------ DATASET EXCERPT

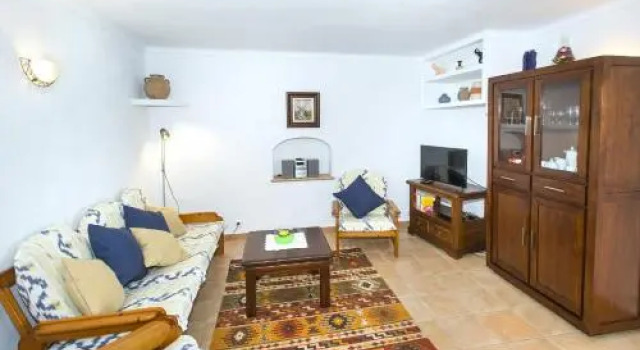 Villa Bennasar, Book Villa Pollença Majorca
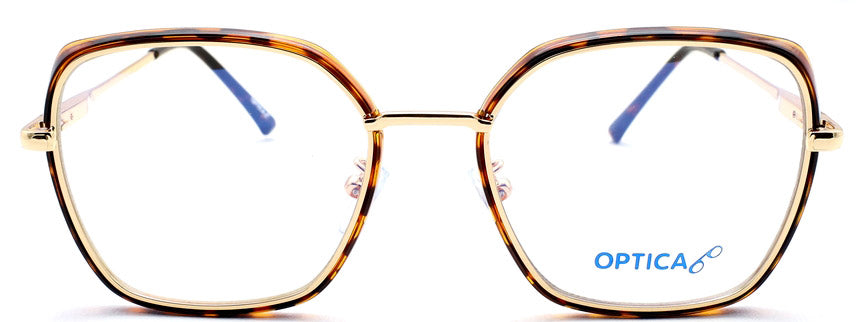 Optica 95583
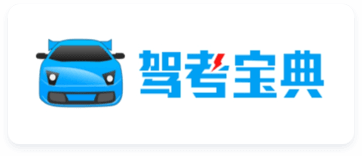 Image with missing alt attribute found on tuia.cn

------------

WHAT THE EXERCISE ASKS — Each line above must be repeated exactly in the answer, with pictures omitted.

RESPONSE —
 Villa Bennasar, Book Villa Pollença Majorca
 Optica 95583
 Image with missing alt attribute found on tuia.cn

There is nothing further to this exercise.